━━━━━ Document excerpt ━━━━━

This Is What You’ll Miss When Your Kids Grow Up

This Is What You'll Miss

It’s a Sunday morning and I’m the first one up, even though the stiffness in my back makes it feel like I’ve slept too long. Each of the doors I pass on the landing is closed; on the other side of them are slumbering figures that won’t be seen for hours.

Back in my office, I sit down at my desk with a steaming mug of coffee and a satisfied sigh. No one needs anything from me, nothing is asking for my attention. There’s a pocket of uninterrupted time waiting to be filled that still feels oddly unfamiliar. But I decide to lean into it anyway and let a smug feeling fill the space with me. I’m firmly planted in the stage of parenthood that feels so elusive when we are in the trenches, and most of the time it feels really good.

And then it comes and finds me: a Facebook memory from a decade ago has come up on my screen and thrown me. I’m starting at our now-13-year-old daughter as she stands in an open field wearing a serious expression. A sound rises up and manages to escape before I can bring my hand over my mouth. Despite knowing better, I lean in closer to study the tiny coat she’s wearing and, for some reason, I can’t take my tear-filled eyes off the zipper. I am thinking about the hundreds (possibly thousands) of times I tugged it up and down again. Surely, I cursed it often—while rushing to get to our next destination or attempting to free a squirmy toddler. So why am I coming undone looking at it now?

━━━━━ Entries shown ━━━━━

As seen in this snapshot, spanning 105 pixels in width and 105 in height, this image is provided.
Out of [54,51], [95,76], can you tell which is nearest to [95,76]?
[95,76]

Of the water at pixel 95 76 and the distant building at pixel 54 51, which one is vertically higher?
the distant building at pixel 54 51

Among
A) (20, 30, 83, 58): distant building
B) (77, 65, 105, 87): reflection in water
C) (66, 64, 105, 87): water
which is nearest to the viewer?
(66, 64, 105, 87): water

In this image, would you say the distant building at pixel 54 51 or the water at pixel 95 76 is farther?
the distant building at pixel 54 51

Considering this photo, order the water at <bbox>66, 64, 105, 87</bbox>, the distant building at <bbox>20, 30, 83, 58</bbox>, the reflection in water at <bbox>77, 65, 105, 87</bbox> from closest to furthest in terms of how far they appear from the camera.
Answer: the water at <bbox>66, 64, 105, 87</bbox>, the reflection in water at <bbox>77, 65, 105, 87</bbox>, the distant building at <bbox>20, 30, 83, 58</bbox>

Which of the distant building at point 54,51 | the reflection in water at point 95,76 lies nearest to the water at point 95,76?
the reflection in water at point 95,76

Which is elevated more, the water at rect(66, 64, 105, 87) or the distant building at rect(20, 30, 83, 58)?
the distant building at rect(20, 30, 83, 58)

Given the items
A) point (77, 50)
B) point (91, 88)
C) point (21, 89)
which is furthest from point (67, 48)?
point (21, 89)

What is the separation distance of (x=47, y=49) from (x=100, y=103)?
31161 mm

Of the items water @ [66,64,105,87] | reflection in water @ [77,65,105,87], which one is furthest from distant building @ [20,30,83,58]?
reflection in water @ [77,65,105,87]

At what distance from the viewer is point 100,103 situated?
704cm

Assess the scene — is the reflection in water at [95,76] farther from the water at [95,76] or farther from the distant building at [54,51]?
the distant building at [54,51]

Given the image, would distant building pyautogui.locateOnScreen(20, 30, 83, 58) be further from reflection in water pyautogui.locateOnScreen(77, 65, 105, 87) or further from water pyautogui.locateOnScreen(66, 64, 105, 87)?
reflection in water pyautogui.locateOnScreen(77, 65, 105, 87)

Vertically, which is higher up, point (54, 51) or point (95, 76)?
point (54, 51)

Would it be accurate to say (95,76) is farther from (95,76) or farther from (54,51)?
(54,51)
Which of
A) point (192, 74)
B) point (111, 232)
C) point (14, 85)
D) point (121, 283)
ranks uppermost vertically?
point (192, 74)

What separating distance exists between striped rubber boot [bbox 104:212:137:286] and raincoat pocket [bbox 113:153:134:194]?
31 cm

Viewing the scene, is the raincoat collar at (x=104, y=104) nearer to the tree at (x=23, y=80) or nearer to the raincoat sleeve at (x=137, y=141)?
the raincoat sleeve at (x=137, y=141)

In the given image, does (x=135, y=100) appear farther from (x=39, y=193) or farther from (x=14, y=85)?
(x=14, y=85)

━━━━━
━━━━━ Entries shown ━━━━━

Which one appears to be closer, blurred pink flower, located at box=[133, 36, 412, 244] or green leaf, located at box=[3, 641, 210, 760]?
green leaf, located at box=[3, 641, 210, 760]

━━━━━

Please write the next part of the piece above on what parents miss when their kids grow up, starting right after its last sentence.

Result below.
The memories are coming as fast as my tears, as I think of the dimples on the backs of each of my three daughters’ hands, when they would grab hold of the tab and pull as hard as they could during their me-do-it phases. Inexplicably, I wish I could go back and tug on it again.

If you are parenting young children, and pulling your reheated mug of coffee from the microwave on repeat, I know you don’t want to hear another “enjoy it now, because it goes quickly” lecture. I am not so far from those days that I’ve forgotten what it’s like to get through the hard and exhausting grind of parenting children who need your full attention. We let those kinds of sentiments slip, even though we understand you’re too tired to hear them, because we know firsthand what you’ll miss when you get to where we’re standing. The toddlers I zipped into that coat aren’t coming back, neither are all the other stages and ages my children have moved through. In their place are newer, more independent versions. And even though this stage of parenting comes with a lot of perks, it hasn’t been easy to say goodbye.

Now that I’m past those early days, I’ve finally realized that although it was the promise of getting to the next milestone that kept me going through the slog, it was the ordinary and mundane moments that made that journey worth remembering. Hiding in those days of repetition and hand-over-hand care, were the building blocks of our lifelong bond. I know this because whenever our family gets caught up in a session of reminiscing, I’m surprised it’s the little things I’ve so easily forgotten that my children have held onto.

When I look back at the “decade of delirium”, as I like to call it, the details of each of their milestones get muddled and blurred. I was getting through the days, falling into bed exhausted, and looking forward to the days I would have more time for myself. But now, sitting alone on a Sunday morning crying about a photo of a zipper on a coat, I am thinking about the weight of their hands on my shoulders, whenever I helped to zip them into a coat or cram their feet into shoes.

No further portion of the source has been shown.